Both Isla and Taran ran and climbed quite actively, so I asked them if they wanted to take their masks off. Vigorous exercise is allowed without the use of masks in Malta; if ever there was a level of vigorous exercise to reach, I believed this would be it. Taran instantly ripped his off and flung it to the floor – ok, I wasn’t very impressed with this and called him back to pick it up and hand it to me, or he would get a time out. He did do, but only because his other choice was a time out – this is, to mine and Carl’s despair, the current state of affairs with our willful, contrary number one son. Isla, however, looked around her and hesitantly removed her mask.

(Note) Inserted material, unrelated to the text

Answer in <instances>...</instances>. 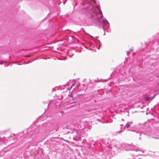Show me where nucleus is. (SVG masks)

As the morning progressed, a few more children came. Taran, being Taran, was and is quite happy to approach everyone. Be it baby, little kid, big kid, or adult, he will run over to say hello – sometimes he follows this up with an attempt to run off with their toys which keeps me on my toes. In previous times, Isla had always been able to make a friend before the instigation of some game, requiring a lot of screaming. This time she ran back to me in a panic. She wanted her mask back on because of the virus. She needed to wash her hands because of the bad virus. We had to go to another part of the park because there were too many people around. Taran was playing quite happily, so I told her we would go later. She did, eventually, return to the large climbing frame. Still, she was very uncomfortable about it and would regularly run back to the safety of Mummy. If another kid was on the slide she wanted to use, she would run back to me and wait for them to leave.
I began to think about the other park visits recently. I realised she had been doing the same thing; however, it was less noticeable because there hasn’t been a lot of people in the parks.
By the end of the morning, I was fully aware that the past year has resulted in steering my sweet and sensitive eldest child towards becoming an unsociable germophobe. And now, like many other parents, my husband and I are left wondering: how do we fight this?